Hello friends, and welcome to Week in Review.

Last week, I talked about some of the happenings in Bessemer, Alabama, where Amazon warehouse workers are attempting to unionize. Well, after plenty of posturing the vote has happened and we should know the results soon as ballots continue to get tallied. This week, I’m going to do my best not to talk about NFTs even though that’s still all anyone is talking about. Instead, I will discuss the mounting challenges facing Clubhouse.

If you’re reading this on the TechCrunch site, you can get this in your inbox from the newsletter page, and follow my tweets @lucasmtny.

The big thing

Clubhouse’s growth is slowing

In a tweet this week, tech journo Casey Newton highlighted that SensorTower, a generally trustworthy app analytics firm, had reported a big drop in month-over-month Clubhouse downloads, 73% to be exact. Now, 2.6 million monthly installs isn’t bad for a consumer app, but it’s also not the hockey stick growth investors want when your previous month saw 9.6 million downloads. With a billion-dollar valuation under its belt, rocket ship growth is a must.

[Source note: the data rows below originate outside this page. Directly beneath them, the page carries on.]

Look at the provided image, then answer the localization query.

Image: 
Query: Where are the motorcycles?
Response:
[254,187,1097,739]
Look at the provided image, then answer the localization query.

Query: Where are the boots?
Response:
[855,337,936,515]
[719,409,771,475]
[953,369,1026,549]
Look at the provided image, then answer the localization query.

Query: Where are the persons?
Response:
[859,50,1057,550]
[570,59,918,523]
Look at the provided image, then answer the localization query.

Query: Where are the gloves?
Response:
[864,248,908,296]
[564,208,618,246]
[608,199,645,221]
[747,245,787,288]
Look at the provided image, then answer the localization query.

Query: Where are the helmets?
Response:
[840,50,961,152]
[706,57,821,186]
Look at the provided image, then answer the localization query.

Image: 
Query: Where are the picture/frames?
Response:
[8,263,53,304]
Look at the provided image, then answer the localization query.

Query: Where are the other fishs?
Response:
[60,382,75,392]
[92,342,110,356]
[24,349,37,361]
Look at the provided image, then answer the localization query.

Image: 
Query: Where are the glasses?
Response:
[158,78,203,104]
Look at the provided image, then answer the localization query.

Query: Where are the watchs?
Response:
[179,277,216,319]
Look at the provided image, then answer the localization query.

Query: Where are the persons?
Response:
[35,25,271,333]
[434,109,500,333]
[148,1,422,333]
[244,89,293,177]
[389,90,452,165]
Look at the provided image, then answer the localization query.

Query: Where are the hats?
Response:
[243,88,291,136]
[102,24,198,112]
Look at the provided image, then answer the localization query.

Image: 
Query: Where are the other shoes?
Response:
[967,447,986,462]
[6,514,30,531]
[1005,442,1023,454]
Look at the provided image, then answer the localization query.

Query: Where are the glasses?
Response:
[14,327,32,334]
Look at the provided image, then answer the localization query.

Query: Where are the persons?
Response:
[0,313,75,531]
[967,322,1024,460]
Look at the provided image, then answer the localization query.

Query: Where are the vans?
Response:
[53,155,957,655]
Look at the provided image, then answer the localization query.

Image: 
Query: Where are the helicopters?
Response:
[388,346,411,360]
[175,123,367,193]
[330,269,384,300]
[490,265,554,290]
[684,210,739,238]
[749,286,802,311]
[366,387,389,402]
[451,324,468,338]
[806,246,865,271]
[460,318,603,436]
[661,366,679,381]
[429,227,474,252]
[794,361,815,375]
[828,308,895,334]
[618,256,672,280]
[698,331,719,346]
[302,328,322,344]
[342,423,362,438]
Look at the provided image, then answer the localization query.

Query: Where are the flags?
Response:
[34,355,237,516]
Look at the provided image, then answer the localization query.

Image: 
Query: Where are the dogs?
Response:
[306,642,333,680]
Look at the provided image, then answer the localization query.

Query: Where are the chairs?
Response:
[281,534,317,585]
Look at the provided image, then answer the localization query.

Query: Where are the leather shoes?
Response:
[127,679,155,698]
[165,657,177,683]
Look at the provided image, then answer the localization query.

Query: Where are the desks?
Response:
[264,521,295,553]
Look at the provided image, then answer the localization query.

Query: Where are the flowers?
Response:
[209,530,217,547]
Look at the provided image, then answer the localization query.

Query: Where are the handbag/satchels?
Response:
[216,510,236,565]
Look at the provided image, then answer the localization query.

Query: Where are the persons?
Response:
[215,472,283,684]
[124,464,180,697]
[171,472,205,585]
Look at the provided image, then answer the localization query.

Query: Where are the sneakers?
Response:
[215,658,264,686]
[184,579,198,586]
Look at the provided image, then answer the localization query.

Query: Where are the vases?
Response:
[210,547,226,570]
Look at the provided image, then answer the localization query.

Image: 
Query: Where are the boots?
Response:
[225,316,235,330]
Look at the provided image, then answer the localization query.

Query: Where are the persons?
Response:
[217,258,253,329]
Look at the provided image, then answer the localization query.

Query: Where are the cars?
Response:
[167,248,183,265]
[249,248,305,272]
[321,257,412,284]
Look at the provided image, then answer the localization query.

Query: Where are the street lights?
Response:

Clubhouse is just another app, but it has been a hot topic over the last year in Silicon Valley circles, largely because we’ve seemed to go several years without a social media startup getting quite this hot quite this fast. Part of that has been the frothiness of venture dollars as of late, but a bigger part has been the excitement around audio opportunities highlighting a clear gap in the social market.

Well, as quickly as it’s been highlighted, it has been studied and the copycats are about to start flying.

Twitter has long been publicly testing its Clubhouse competitor — Twitter Spaces — but who else is looking at this space? Turns out, pretty much everyone. Facebook, LinkedIn, Discord, Spotify and Slack all have initiative in the works. It’s a lesson that the tech industry et large seems to have learned from Instagram and Snap, it’s not the idea that matters, it’s the execution. Furthermore, it’s not who was first, it’s who kept the growth going.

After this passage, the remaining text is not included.